A faster and more accurate implementation of sincosf()

A recent question on Stackoverflow reminded me that sincos() is one of those functions that can never be fast enough. Below is an implementation of single-precision sincosf() that boosts fast-path throughput by 14.7% compared to CUDA 7.5 on my Quadro K2200 (sm_50). It is also slightly more accurate, the fast-path interval has been widened considerably, and the code footprint is reduced compared to the CUDA 7.5 implementation.

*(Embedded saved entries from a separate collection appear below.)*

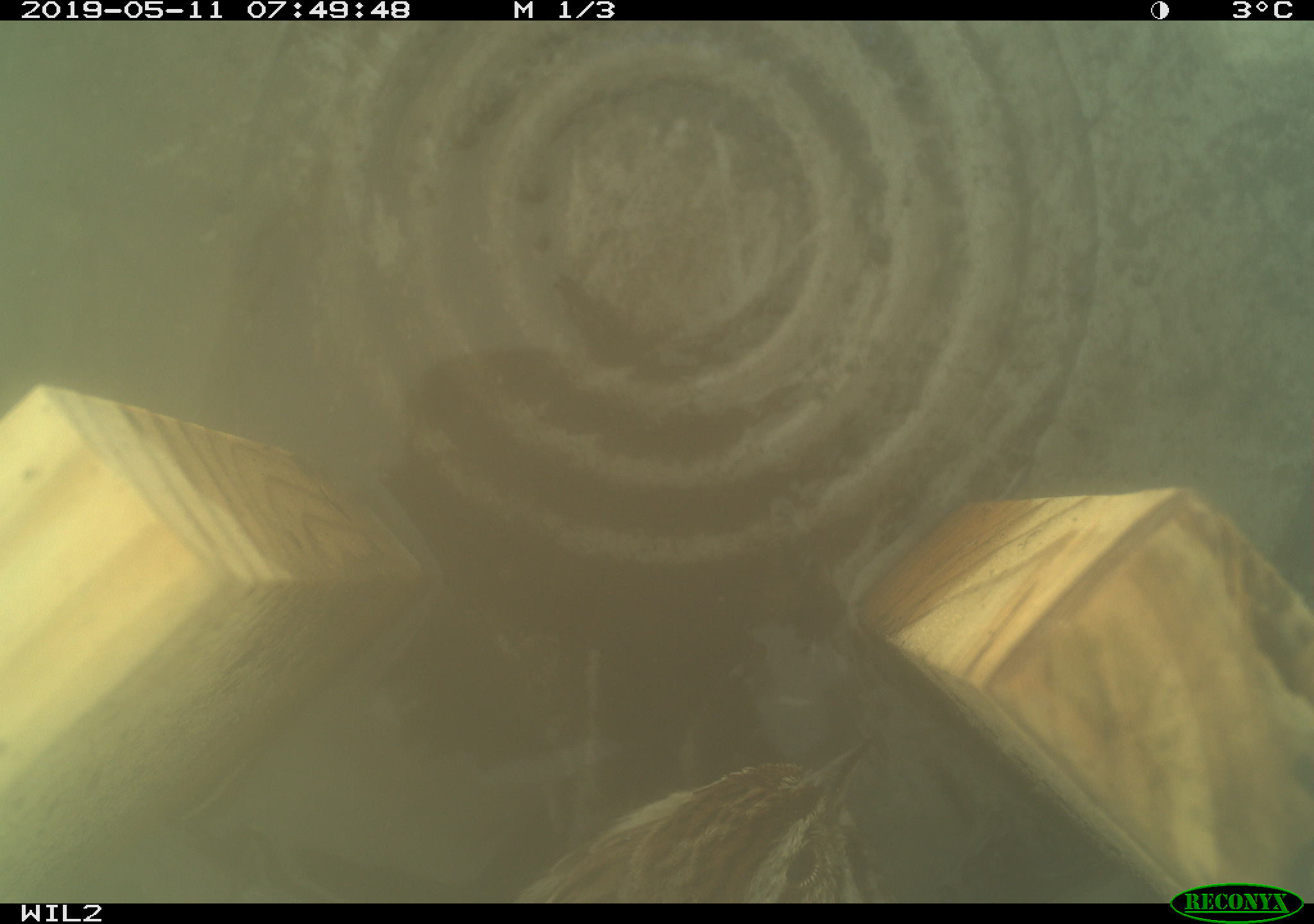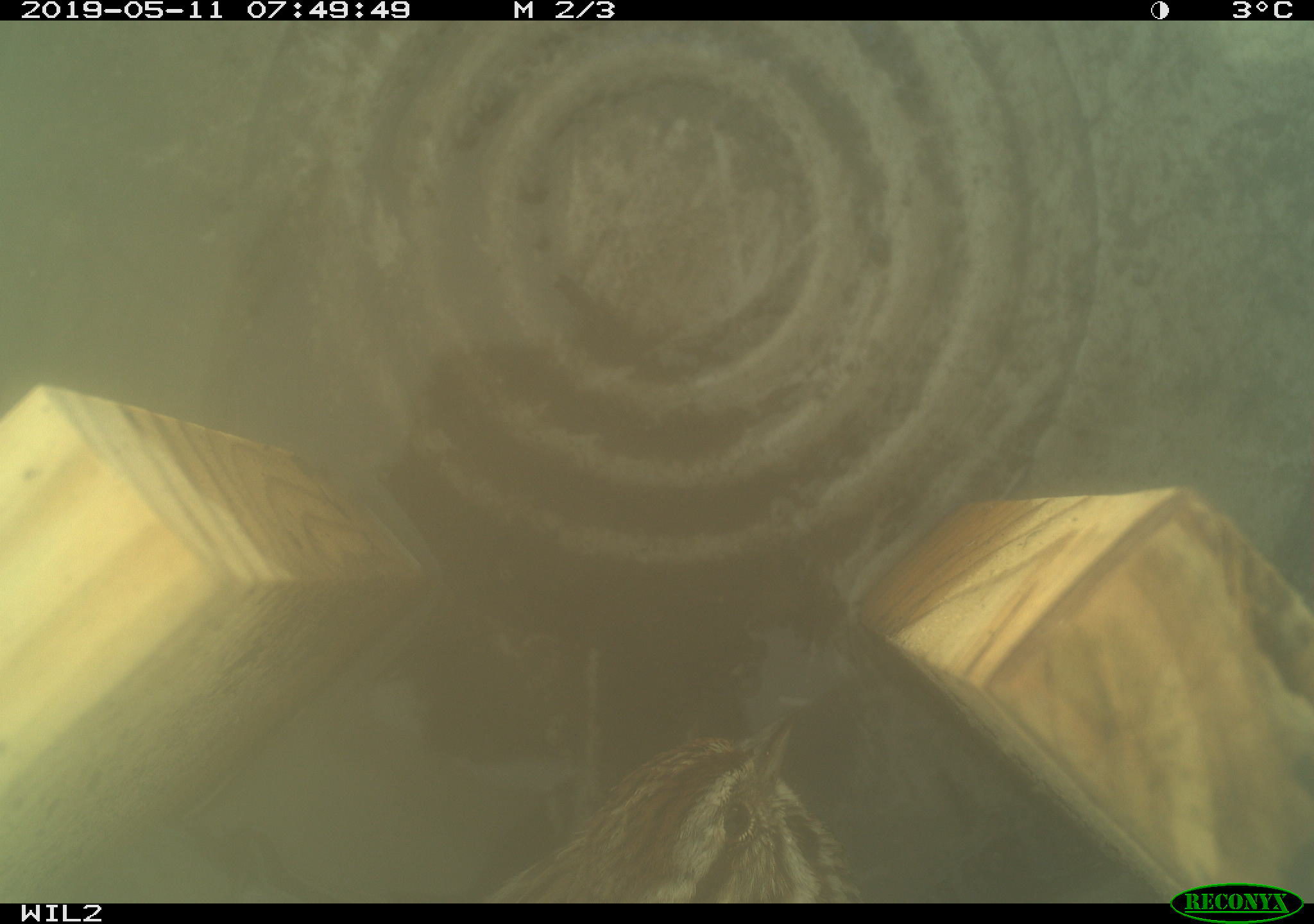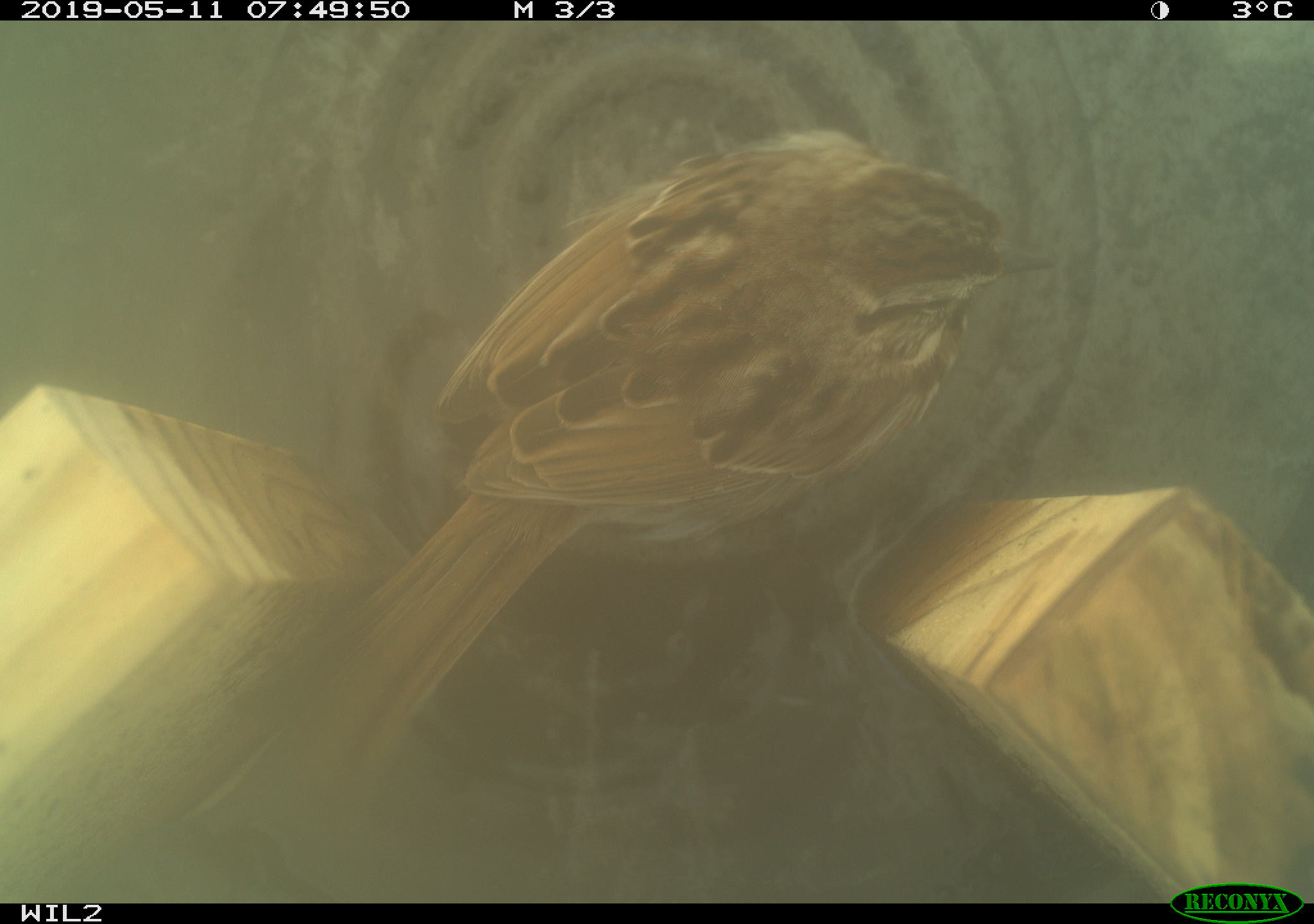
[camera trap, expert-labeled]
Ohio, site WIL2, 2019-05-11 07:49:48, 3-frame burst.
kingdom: Animalia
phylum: Chordata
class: Aves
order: Passeriformes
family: Passerellidae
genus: Melospiza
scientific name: Melospiza melodia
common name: song sparrow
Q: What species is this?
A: Song sparrow (Melospiza melodia).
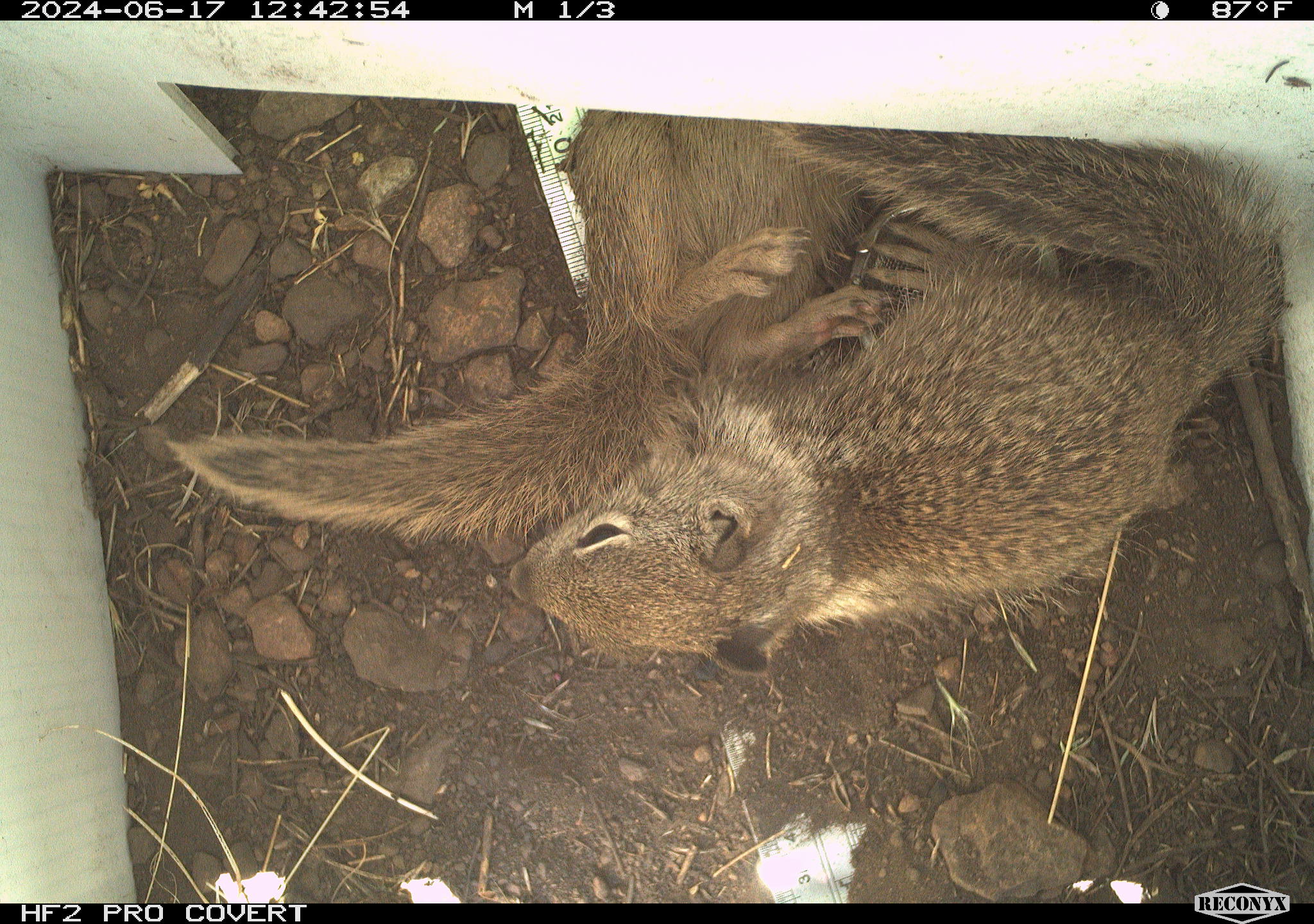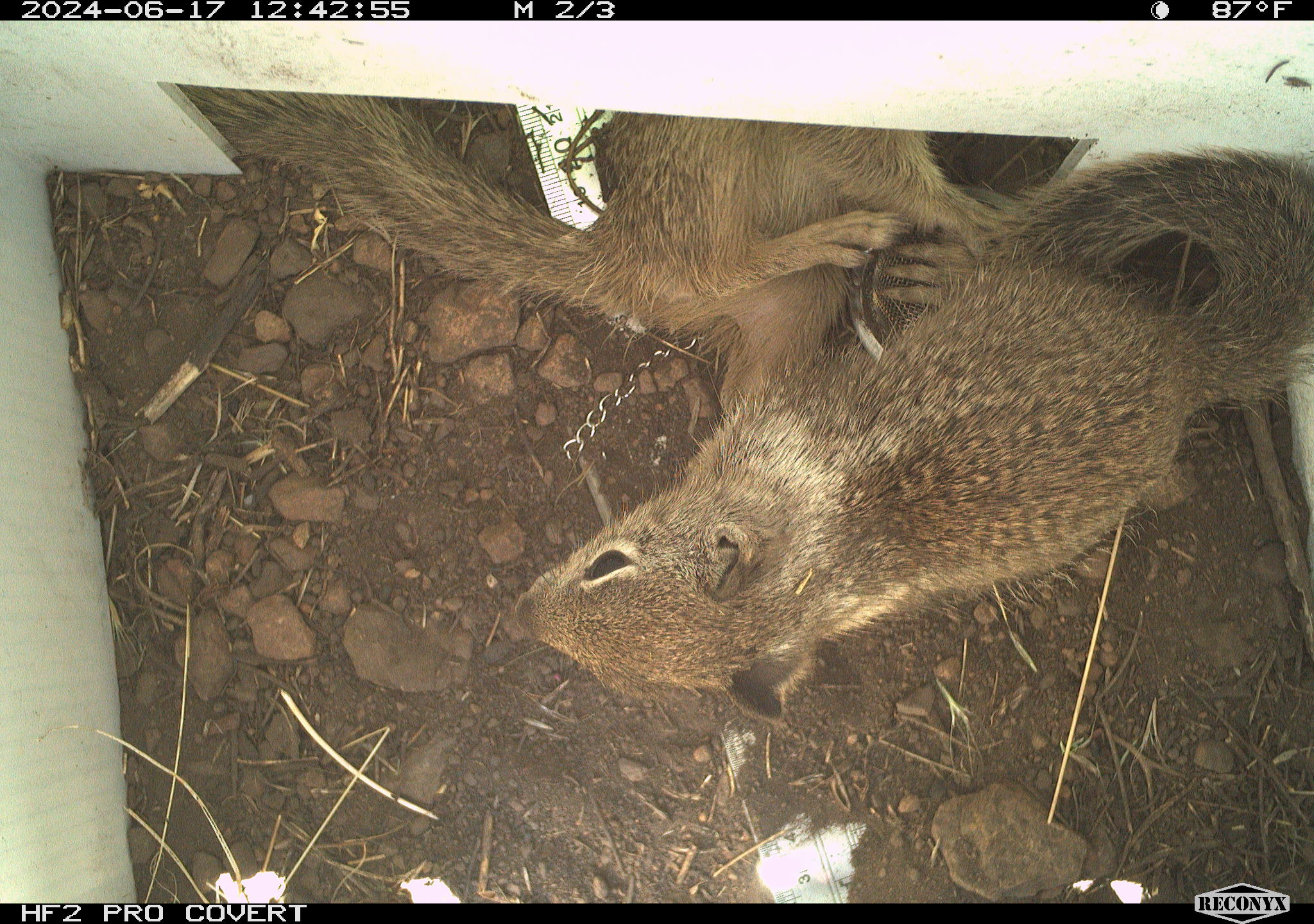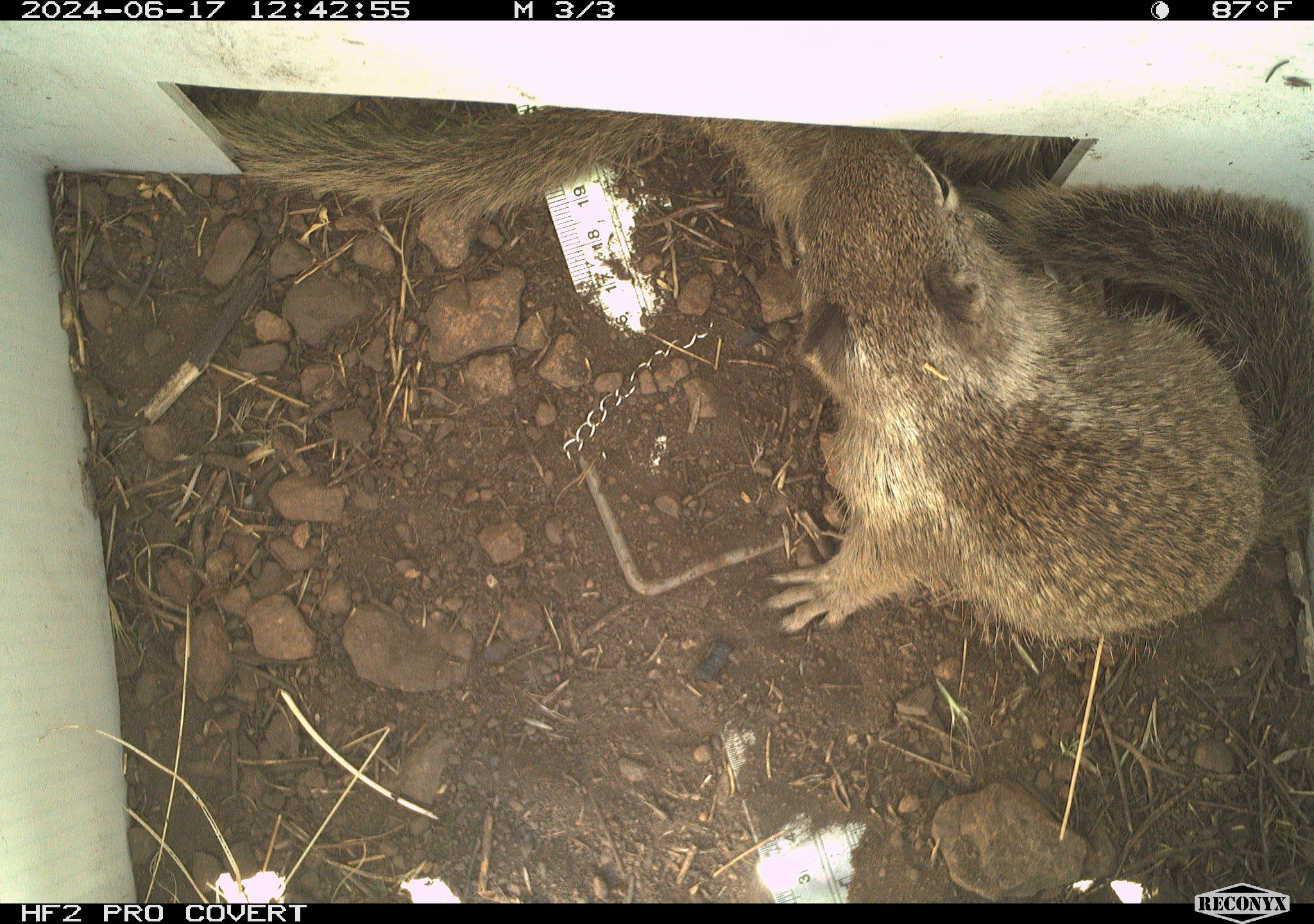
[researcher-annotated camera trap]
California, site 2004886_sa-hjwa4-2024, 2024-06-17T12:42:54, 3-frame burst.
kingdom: Animalia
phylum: Chordata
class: Mammalia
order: Rodentia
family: Sciuridae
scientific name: Sciuridae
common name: squirrels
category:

Specifically, in my measurements, the fast-path throughput on the K2200 increases from 16.468 billion function evaluations per second with CUDA 7.5 to 18.889 billion function evaluations per second. The maximum error of the sine component improves from 1.54185 ulps with CUDA 7.5 to 1.49241 ulps, and the maximum error in the cosine component decreases from 1.53961 ulps with CUDA 7.5 to 1.49510 ulps (this also means that results never differ from correctly rounded results by more than 1 ulp).

Side note: If you want to see some truly abominable code generation by the CUDA compiler, enable the section guarded by #if SANE_COMPILER. The main problem seems to be that nvvm emits a bfe.u64 instruction, which, having not hardware counterpart, maps to emulation code consisting of a called subroutine at SASS level. Yikes!

[Code below modified 9/2/2016, 12/18/2016, 11/23/2018, 9/22/2019]

/*
  Copyright (c) 2016-2019 Norbert Juffa
  All rights reserved.

  Redistribution and use in source and binary forms, with or without 
  modification, are permitted provided that the following conditions
  are met:

  1. Redistributions of source code must retain the above copyright 
     notice, this list of conditions and the following disclaimer.

  2. Redistributions in binary form must reproduce the above copyright
     notice, this list of conditions and the following disclaimer in the
     documentation and/or other materials provided with the distribution.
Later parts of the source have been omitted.